Meta, Inc., Menlo Park, CA 94025.
Proc Natl Acad Sci U S A. 2022 Jan 18;119(3). doi: 10.1073/pnas.2113658119.
Many critical policy decisions, from strategic investments to the allocation of humanitarian aid, rely on data about the geographic distribution of wealth and poverty. Yet many poverty maps are out of date or exist only at very coarse levels of granularity. Here we develop microestimates of the relative wealth and poverty of the populated surface of all 135 low- and middle-income countries (LMICs) at 2.4 km resolution. The estimates are built by applying machine-learning algorithms to vast and heterogeneous data from satellites, mobile phone networks, and topographic maps, as well as aggregated and deidentified connectivity data from Facebook. We train and calibrate the estimates using nationally representative household survey data from 56 LMICs and then validate their accuracy using four independent sources of household survey data from 18 countries. We also provide confidence intervals for each microestimate to facilitate responsible downstream use. These estimates are provided free for public use in the hope that they enable targeted policy response to the COVID-19 pandemic, provide the foundation for insights into the causes and consequences of economic development and growth, and promote responsible policymaking in support of sustainable development.

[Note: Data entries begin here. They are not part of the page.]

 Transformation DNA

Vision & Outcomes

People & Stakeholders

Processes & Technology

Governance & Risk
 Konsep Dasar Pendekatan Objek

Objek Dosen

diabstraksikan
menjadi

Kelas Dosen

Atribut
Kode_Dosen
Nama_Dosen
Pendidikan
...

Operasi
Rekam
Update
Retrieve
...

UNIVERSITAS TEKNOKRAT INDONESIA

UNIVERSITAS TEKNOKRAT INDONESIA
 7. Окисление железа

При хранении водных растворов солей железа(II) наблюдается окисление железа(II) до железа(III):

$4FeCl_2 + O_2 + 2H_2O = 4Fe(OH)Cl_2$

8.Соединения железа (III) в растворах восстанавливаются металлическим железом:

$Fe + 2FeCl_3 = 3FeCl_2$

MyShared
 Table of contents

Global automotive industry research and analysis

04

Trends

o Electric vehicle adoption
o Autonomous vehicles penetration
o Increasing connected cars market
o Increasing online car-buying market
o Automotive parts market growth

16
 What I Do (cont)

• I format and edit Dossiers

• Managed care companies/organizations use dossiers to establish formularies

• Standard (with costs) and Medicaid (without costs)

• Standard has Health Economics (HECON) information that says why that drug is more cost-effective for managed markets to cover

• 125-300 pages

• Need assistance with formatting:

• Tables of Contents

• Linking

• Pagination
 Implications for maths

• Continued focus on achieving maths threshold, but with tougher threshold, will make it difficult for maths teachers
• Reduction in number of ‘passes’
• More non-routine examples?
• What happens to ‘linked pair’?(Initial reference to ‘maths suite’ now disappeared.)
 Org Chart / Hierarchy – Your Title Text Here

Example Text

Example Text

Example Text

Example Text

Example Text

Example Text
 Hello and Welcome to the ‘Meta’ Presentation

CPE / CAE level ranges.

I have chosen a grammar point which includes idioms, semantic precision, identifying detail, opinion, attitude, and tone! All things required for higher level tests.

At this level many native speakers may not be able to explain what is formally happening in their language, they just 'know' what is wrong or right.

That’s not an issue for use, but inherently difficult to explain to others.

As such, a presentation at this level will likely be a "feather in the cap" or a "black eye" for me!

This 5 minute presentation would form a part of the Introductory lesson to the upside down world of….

许多关键的政策决策,从战略投资到人道主义援助的分配,都依赖于关于财富和贫困地理分布的数据。然而,许多贫困地图已经过时,或者只存在于非常粗略的粒度级别。在这里,我们以 2.4 公里的分辨率为所有 135 个低收入和中等收入国家(LMIC)的有人居住表面开发了相对财富和贫困的微观估计。这些估计是通过将机器学习算法应用于卫星、移动电话网络和地形地图的大量异构数据以及来自 Facebook 的聚合和去识别连接数据来构建的。我们使用来自 56 个 LMIC 的具有代表性的全国性家庭调查数据来训练和校准这些估计,然后使用来自 18 个国家的四个独立家庭调查数据源来验证其准确性。我们还为每个微观估计提供置信区间,以方便负责任地下游使用。这些估计是免费提供给公众使用的,希望它们能够针对 COVID-19 大流行采取有针对性的政策应对措施,为了解经济发展和增长的原因和后果奠定基础,并促进支持可持续发展的负责任的政策制定。